If you watch enough daytime TV… you will get cramps

The boy is almost nine months old, and since I’ve been back to work after paternity leave, I’ve been flying weekends. Although airport Chick-fil-A is closed on Sunday, it is nice to work weekends and steal the Sunday NY Times from sleepers in the airport. I play a game of whack-a-mole where I rotate newspapers. I’ll take a Times and leave a Post or slip in an Us Weekly after finding a People. Working weekends means I’m a stay-at-home dad most of the week. I’m working trips that start late Friday night to return Monday, which gives me four days of full-time daddy duty. Essentially, Momma Stork and I split the week in half and tap out like wrestlers when one of us goes to work.

Sometimes you’ll hear an air traffic controller briefing the replacement during a shift change. “This guy is slowed to 270, and I’ve got them on a heading while this one is holding for spacing into Chicago.”

We offer up a similar briefing. “He ate at 8 and 12 and had two dirty diapers before lunch… he was last changed an hour ago. You’re in!”

The boy and I have developed a pretty nice weekday routine. Well, I have… he plays along. In the morning, we sit on the porch in our jammies and eat breakfast while the morning commuters honk at each other. Eight hours later, we eat a snack outside and watch them return. Typically, we take a couple of walks a day with one of the dogs and make sure the neighborhood is in check. We watch a little TV… “Two hours a day maximum, either educational or football. So as you don’t ruin your appreciation of the finer things.”

I imagine how the advertisements would differ if it were men who typically stayed home with the kids. It would be foot odor powder and beer commercials in between westerns and Seinfeld reruns.

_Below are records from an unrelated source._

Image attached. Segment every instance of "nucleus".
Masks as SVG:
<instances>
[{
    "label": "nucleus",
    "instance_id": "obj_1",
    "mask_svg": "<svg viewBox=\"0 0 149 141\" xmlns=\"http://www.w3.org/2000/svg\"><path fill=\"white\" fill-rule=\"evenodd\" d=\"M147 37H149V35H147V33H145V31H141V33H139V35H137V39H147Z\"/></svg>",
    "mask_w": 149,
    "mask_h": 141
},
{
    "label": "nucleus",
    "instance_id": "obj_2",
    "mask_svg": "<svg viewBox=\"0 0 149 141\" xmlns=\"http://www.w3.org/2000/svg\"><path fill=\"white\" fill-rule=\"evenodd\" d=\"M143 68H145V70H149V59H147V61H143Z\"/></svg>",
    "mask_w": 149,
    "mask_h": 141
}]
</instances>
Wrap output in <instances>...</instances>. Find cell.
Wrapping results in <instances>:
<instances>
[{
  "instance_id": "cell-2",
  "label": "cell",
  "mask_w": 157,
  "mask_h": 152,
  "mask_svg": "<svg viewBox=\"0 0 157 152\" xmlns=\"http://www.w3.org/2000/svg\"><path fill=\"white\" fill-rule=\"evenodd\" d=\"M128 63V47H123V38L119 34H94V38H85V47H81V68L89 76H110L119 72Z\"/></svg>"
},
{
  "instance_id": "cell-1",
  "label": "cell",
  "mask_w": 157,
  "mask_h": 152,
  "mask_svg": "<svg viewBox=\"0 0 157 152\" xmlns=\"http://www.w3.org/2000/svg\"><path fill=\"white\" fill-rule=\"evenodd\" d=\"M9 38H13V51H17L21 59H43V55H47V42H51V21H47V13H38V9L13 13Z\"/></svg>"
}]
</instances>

A couple of times a week, we walk to the grocery store. I have to make several trips because I can only fit so much in the stroller and backpack I carry. I made the mistake once of putting the bread in the little storage bin under the stroller. A few bumps on the walk home and our bread had a little baby butt print in it. I thought about using it as a plaster mold and saving the resulting sculpture next to the failed baby foot project.

We typically go to the store at the crack of dawn when it’s just us, a few other red-eyed moms with their kids, and the store shelf stackers.

I try and hustle back for naptime. Nappy time is happy time because that’s the time I play Xbox with the volume up really loud. I’ve got the house, as well as the neighborhood, to myself. I spend a few hours online playing Call of Duty with kids skipping school, the unemployed, and the occasional dad. I can always tell because we’re the only ones who have no choice but to leave the game even if the round isn’t over. You’ll hear a baby cry over the headset in the background and then a “Well guys… gotta go.”